| OPDRACHTEN |
(a) Citeer uit de tekst over de studies het stuk dat opent met de woorden waarin "Het is belangrijk" staat en eindigt met "zesde staatshervorming gedaan.".
(b) Beantwoord de volgende vragen over de tekst over de studies:
(i) Welke twee diensten is gevraagd een inventaris van de studies te maken?
(ii) Welke uitgavenpost valt niet binnen de scope van de studie van VIVES?
(iii) Wat gaan de diensten van de spreker opstellen?
(c) Ga verder met de tekst over de studies, aansluitend op de laatste zin.

| GEGEVEN TEKST |
========================================
Ik heb de Diensten voor het Algemeen Regeringsbeleid (DAR) en de Studiedienst van de Vlaamse Regering gevraagd een inventaris te maken van de studies die de voorbije tien tot vijftien jaar zijn uitgevoerd. De laatste briefing van VIVES hoort hierbij. Het is de bedoeling de achtergrond, de scope en de datasets van die studies na te gaan.
Er is heel wat variatie in de scope. De federale uitgaven omvatten vier grote uitgavenposten, namelijk de federale uitgaven, het financieringsstelsel, de sociale zekerheid en de staatsschuld. De staatsschuld valt niet binnen de scope van de studie van VIVES.
De datasets van de verschillende studies verschillen ook. In verband met diverse zaken wordt met benaderingen gewerkt. Zo worden in de laatste studie van VIVES benaderende gegevens gebruikt met betrekking tot de ambtenarenwedden in de bijzondere korpsen en de toewijzing van btw en accijnzen.
Het is belangrijk na te gaan welke elementen, onder meer in het licht van de nieuwe financieringsregels, op dit ogenblik interessant zijn. Mijn diensten zullen fiches opstellen. Aan de hand daarvan kunnen we dan beslissen of een opvolging nuttig en haalbaar is en welke scope, datasets en gegevens we hiervoor moeten gebruiken. Die oefening is ook in verband met de zesde staatshervorming gedaan.
========================================
| GEGEVENS |
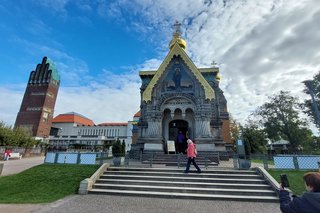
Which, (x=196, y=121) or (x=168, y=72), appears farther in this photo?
(x=168, y=72)

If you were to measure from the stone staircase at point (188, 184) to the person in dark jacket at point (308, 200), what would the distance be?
541 cm

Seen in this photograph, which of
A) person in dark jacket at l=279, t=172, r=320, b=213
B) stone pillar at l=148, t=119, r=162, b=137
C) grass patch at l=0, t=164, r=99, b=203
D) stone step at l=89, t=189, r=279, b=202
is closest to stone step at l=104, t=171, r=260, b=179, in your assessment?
========================================
| ANTWOORDEN PER OPDRACHT |
(a)
Het is belangrijk na te gaan welke elementen, onder meer in het licht van de nieuwe financieringsregels, op dit ogenblik interessant zijn. Mijn diensten zullen fiches opstellen. Aan de hand daarvan kunnen we dan beslissen of een opvolging nuttig en haalbaar is en welke scope, datasets en gegevens we hiervoor moeten gebruiken. Die oefening is ook in verband met de zesde staatshervorming gedaan.

(b)
(i) De Diensten voor het Algemeen Regeringsbeleid (DAR) en de Studiedienst van de Vlaamse Regering.
(ii) De staatsschuld.
(iii) Fiches.

(c)
De heer Sintobin heeft het woord.
Minister-president, ik dank u voor uw antwoord. Het verbaast me natuurlijk niet. Het loopt immers volledig gelijk met het antwoord dat u op 15 oktober 2014 hebt gegeven.
U hebt misschien gelijk dat de afbouw en de afschaffing van de transfers zich op het federale beleidsniveau situeren, maar het gaat me een stap te ver dat u zich als eerste Vlaams-nationalistische minister-president achter de federale logica verschuilt.
Met betrekking tot de hervormingen waarnaar u hebt verwezen, beschikt u niet over de minste garantie dat er iets in positieve zin zal veranderen. Niets is berekend. We krijgen niet de minste duidelijkheid.
Uw antwoord staat natuurlijk lijnrecht tegenover onze visie. Volgens ons zou een Vlaamse Regering toch op zijn minst enige blijk van Vlaamse ambitie moeten geven. We hebben dat al verschillende keren aangehaald. Zowel de regeerakkoorden als de septemberverklaringen van de regering-Van den Brande, de regering-Dewael, de regering-Leterme en de regering-Peeters bevatten minstens een aanzet tot een Vlaamse ambitie.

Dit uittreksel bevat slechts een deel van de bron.